The Dormant Potential of Tentenko

The world of Tentenko is a strangely bipolar one; on one hand you have ‘idol’ Tentenko, the outgoing, catchy, cute and instantly approachable side. On the other you have the almost impenetrable, do-whatever-the-fuck, experimental music nerd Tentenko, which is getting as far gone from ‘idol’ as imaginable. However, neither side seems to have reached that ‘wow’ moment, there are no releases that feel truly timeless, yet the promise of something great sits waiting right in-front of our faces…

Tentenko’s strange duality between that of pop idol and the avant-garde traces back to her very origins. For most of us, ‘anti-idol’ outfit BiS was her primary calling card, but for a very small amount of others, the improvisational unit Florida was their introduction. These two groups couldn’t be further apart in style and sound; BiS with it’s wildcat, blazing rush of energy and Florida with its subtle, almost formless structure. A parallel that springs to mind is that of English electronic music group “Orchestral Manouevres in the Dark”, who simultaneously could hit a wide audience with pop hits yet at the same time, stuck it to the masses with their improvisational pieces. Could it be that Tentenko is aiming to be a modern, Japanese version of this?

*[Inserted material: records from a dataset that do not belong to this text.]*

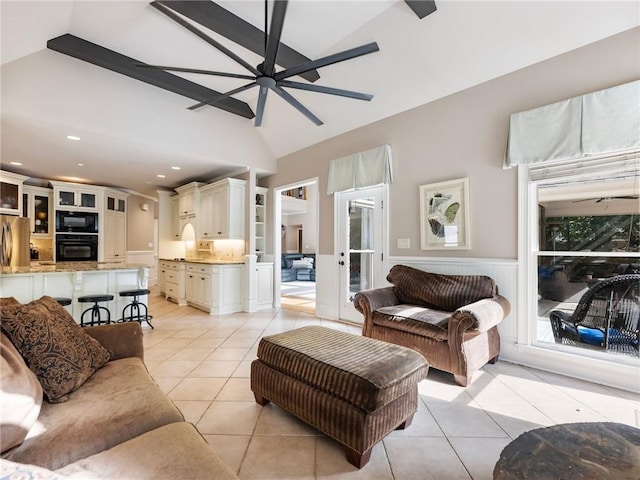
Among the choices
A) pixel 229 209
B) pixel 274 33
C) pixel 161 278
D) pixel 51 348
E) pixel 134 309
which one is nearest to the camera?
pixel 51 348

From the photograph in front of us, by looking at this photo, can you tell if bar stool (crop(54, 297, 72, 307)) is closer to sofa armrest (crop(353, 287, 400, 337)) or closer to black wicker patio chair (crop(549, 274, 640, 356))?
sofa armrest (crop(353, 287, 400, 337))

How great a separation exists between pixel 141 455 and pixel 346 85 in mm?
4066

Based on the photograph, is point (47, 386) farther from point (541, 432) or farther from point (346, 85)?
point (346, 85)

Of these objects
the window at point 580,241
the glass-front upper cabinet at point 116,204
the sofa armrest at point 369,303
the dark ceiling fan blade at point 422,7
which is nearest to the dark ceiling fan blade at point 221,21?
the dark ceiling fan blade at point 422,7

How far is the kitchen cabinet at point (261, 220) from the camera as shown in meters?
5.85

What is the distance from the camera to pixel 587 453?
1081mm

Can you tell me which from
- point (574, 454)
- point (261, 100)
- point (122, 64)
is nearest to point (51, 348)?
point (574, 454)

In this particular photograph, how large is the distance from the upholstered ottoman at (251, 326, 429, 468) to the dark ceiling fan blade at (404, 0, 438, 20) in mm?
3002

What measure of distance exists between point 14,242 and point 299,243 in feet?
30.9

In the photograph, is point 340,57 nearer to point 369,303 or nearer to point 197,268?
point 369,303

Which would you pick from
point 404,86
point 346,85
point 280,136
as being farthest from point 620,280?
point 280,136

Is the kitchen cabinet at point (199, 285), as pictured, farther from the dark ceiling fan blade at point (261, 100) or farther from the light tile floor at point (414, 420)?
the dark ceiling fan blade at point (261, 100)

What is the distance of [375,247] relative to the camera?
4254mm

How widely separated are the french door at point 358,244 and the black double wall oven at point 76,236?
5.64 m
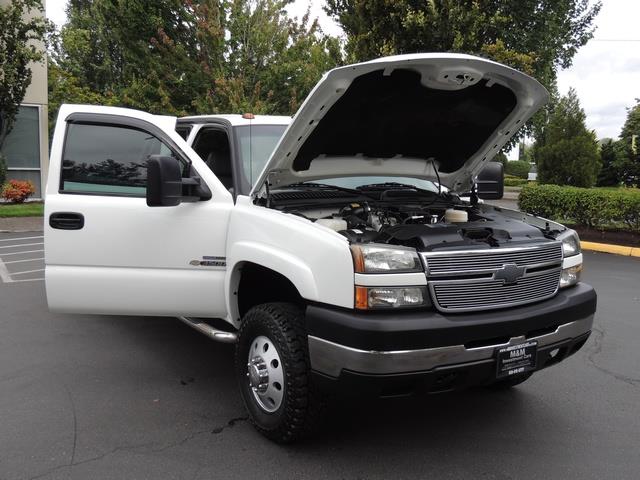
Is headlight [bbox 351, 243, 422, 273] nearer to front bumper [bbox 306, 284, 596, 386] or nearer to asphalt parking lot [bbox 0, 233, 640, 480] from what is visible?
front bumper [bbox 306, 284, 596, 386]

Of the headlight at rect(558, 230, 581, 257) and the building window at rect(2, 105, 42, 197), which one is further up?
the building window at rect(2, 105, 42, 197)

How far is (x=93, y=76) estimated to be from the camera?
33.3 metres

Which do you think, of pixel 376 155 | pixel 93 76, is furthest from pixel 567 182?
pixel 93 76

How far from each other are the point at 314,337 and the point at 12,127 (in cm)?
1720

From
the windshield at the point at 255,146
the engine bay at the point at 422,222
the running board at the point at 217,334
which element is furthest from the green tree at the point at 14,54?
the engine bay at the point at 422,222

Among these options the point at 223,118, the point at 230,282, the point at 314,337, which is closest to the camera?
the point at 314,337

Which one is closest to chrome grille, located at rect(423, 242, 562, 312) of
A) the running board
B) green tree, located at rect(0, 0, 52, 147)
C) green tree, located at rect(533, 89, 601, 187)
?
the running board

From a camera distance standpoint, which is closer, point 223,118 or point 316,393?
point 316,393

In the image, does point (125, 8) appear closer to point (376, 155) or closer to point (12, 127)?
point (12, 127)

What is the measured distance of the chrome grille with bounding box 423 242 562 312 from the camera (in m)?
2.86

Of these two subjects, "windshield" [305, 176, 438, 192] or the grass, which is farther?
the grass

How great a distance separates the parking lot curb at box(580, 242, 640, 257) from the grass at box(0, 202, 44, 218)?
13.3m

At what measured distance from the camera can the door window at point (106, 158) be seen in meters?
4.09

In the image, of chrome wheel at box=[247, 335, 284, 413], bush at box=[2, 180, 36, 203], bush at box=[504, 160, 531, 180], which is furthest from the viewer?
bush at box=[504, 160, 531, 180]
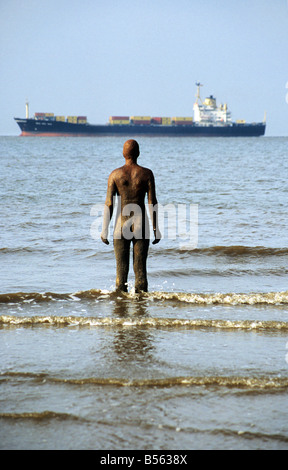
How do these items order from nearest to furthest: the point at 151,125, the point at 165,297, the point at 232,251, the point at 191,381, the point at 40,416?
the point at 40,416, the point at 191,381, the point at 165,297, the point at 232,251, the point at 151,125

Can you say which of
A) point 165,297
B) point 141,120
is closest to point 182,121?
point 141,120

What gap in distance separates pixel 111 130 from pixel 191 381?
13571 cm

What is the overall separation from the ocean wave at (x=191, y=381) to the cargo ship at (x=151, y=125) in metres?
133

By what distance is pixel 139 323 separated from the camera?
19.8ft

Album cover of Florida’s 2015 self titled album:

Her stint in BiS, was in many ways a positive: exposure, income, a way to connect with new producers and of course, her experience working with noise legends Hijokaidan (as BiSKaidan) seems to have channeled through in some ways to her personal career. However, unfortunately, that label of ‘idol’ will be something she will carry with her, no matter how distanced she gets from that scene. While there is nothing inherently wrong with the ‘idol’ label- it does hinder the chances of being taken ‘seriously’, or even approached by experimental music fans/non-idol fans on a larger scale (this is not a dig at the idol subculture, it’s just the way it is).

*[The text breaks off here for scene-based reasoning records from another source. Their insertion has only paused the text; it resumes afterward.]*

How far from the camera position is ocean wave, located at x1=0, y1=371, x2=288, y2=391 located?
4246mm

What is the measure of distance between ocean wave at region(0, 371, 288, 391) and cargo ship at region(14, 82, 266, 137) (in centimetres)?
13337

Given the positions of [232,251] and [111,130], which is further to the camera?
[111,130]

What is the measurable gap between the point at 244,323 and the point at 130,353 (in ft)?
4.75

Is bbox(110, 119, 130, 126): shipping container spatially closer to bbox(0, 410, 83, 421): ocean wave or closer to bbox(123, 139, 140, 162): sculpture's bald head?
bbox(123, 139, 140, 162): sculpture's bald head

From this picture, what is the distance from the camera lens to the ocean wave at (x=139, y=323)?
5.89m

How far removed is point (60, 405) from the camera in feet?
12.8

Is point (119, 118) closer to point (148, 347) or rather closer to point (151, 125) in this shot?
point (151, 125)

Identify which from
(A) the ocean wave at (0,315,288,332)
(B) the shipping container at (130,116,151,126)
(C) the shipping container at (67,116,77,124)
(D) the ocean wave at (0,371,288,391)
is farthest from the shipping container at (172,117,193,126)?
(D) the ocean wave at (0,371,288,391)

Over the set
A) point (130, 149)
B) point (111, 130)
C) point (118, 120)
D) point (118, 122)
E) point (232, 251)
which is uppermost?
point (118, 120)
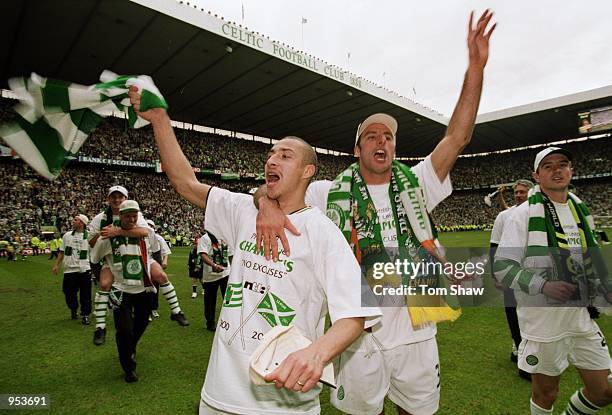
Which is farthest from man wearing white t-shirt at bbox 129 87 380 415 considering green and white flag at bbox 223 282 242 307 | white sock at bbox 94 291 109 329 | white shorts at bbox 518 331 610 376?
white sock at bbox 94 291 109 329

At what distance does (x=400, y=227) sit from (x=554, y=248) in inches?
58.8

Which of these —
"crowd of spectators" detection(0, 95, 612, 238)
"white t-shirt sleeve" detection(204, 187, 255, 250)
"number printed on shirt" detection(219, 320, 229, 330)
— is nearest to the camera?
"number printed on shirt" detection(219, 320, 229, 330)

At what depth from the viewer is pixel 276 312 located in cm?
180

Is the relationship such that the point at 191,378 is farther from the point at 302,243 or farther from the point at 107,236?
the point at 302,243

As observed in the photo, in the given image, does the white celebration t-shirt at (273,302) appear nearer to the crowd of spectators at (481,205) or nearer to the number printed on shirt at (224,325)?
the number printed on shirt at (224,325)

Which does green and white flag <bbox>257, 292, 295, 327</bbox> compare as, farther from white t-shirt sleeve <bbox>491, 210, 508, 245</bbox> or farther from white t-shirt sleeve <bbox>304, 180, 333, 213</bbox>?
white t-shirt sleeve <bbox>491, 210, 508, 245</bbox>

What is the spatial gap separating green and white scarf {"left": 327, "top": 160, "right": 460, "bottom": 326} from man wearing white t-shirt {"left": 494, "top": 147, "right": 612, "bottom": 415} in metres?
0.85

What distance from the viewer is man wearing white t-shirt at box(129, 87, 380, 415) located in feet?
5.36

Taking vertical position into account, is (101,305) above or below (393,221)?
below

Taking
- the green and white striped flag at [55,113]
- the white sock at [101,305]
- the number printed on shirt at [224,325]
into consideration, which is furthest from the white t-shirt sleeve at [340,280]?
the white sock at [101,305]

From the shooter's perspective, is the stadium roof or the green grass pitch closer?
the green grass pitch

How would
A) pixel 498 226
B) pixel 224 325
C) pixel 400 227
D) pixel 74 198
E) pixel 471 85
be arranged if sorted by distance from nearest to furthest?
pixel 224 325, pixel 471 85, pixel 400 227, pixel 498 226, pixel 74 198

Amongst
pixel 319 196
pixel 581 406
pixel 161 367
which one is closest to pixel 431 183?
pixel 319 196

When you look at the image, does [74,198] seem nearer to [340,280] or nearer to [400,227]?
[400,227]
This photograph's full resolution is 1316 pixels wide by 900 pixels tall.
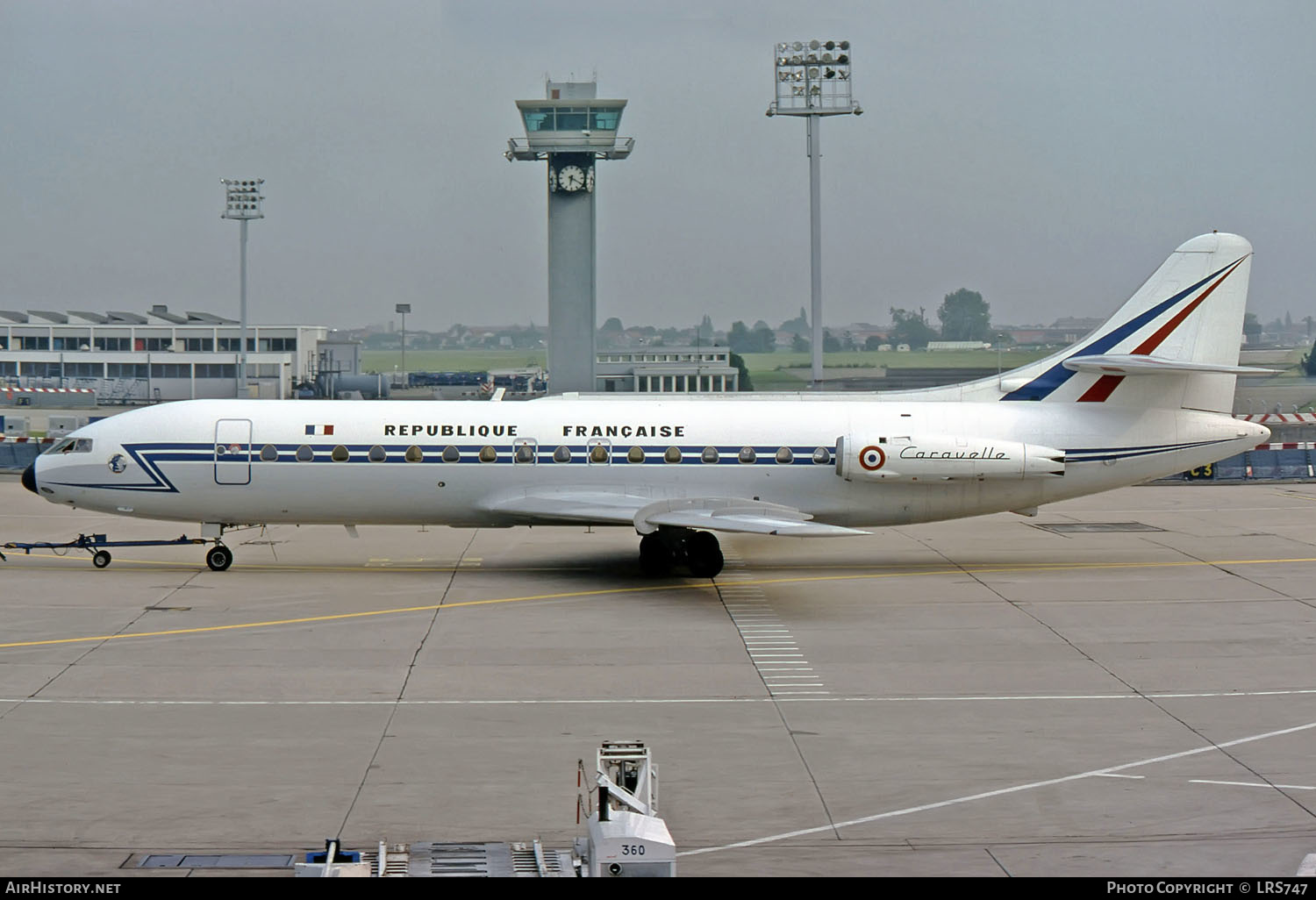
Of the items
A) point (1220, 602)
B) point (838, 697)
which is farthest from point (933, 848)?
point (1220, 602)

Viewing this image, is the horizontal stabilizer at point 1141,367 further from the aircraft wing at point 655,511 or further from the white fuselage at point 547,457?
the aircraft wing at point 655,511

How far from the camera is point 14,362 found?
86.7 meters

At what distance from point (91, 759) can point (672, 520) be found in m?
12.3

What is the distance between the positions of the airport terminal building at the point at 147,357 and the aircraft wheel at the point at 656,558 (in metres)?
52.7

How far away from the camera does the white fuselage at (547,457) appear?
1031 inches

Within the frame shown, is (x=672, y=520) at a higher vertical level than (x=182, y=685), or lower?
higher

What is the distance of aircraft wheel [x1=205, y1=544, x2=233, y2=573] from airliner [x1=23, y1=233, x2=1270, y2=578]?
1.3 inches

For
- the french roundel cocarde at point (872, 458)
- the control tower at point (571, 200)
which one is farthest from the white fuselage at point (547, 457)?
the control tower at point (571, 200)

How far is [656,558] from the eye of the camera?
86.6 ft

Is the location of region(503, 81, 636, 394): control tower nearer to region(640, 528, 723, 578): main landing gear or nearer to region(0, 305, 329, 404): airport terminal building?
region(0, 305, 329, 404): airport terminal building

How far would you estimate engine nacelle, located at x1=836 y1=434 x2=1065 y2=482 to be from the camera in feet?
86.3

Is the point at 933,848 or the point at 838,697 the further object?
the point at 838,697

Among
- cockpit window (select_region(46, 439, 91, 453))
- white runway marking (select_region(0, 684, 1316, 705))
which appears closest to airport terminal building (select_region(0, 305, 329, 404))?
cockpit window (select_region(46, 439, 91, 453))
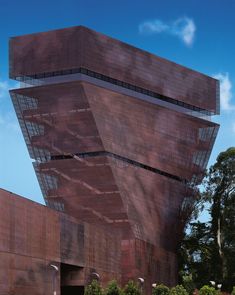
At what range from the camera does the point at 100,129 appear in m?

Bis- ODD FUTURE (Tentenko ver.) MV

Biskaidan- nerve (BiS edit) MV

As a soloist, Tentenko is doing everything right as far as gaining a strong, dedicated fan-base is concerned. Her pop-up stores, Twitter presence, clothing items (it must be mentioned that she adds that personal touch of designing and printing her own shirts) and personal branding/marketing of herself in general is that which could create a cult-like following. She’s always happy to sign something and is reportedly quite approachable- a fantastic way of connecting with her fans. Her DJ sets are fan favorites and as a live act, she is both bizarre and fascinating to behold. On a personal level- she had me hunting the backstreets of Osaka for a tiny bookshop for a limited release- so that’s something.

Tentenko Live clips:

Over the years post-BiS, her connections have expanded and inspirations become more obvious. Her true inner music nerd was highlighted with her “Tentenko sings Halmens” releases, where she covered the legendary new wave group’s classics (notably produced by original member Saeki Kenzo). Admittedly, for this listener- it was a grating experience, because once you’ve heard Jun Togawa do these songs, lets face it- no one will be able to match it (Tentenko’s vocal limitations particularly show on Konchuu-Gun). However, the part of this release to admire is Tentenko bringing the music of this group to a generation that perhaps are unaware of their existence- and you cannot knock someone for doing that- no matter how varied the results turned out. Futhermore, later on in 2016 she would participate on a Halmens reunion album (under the name Halmens X) where she would be have the role of a guest keyboardist.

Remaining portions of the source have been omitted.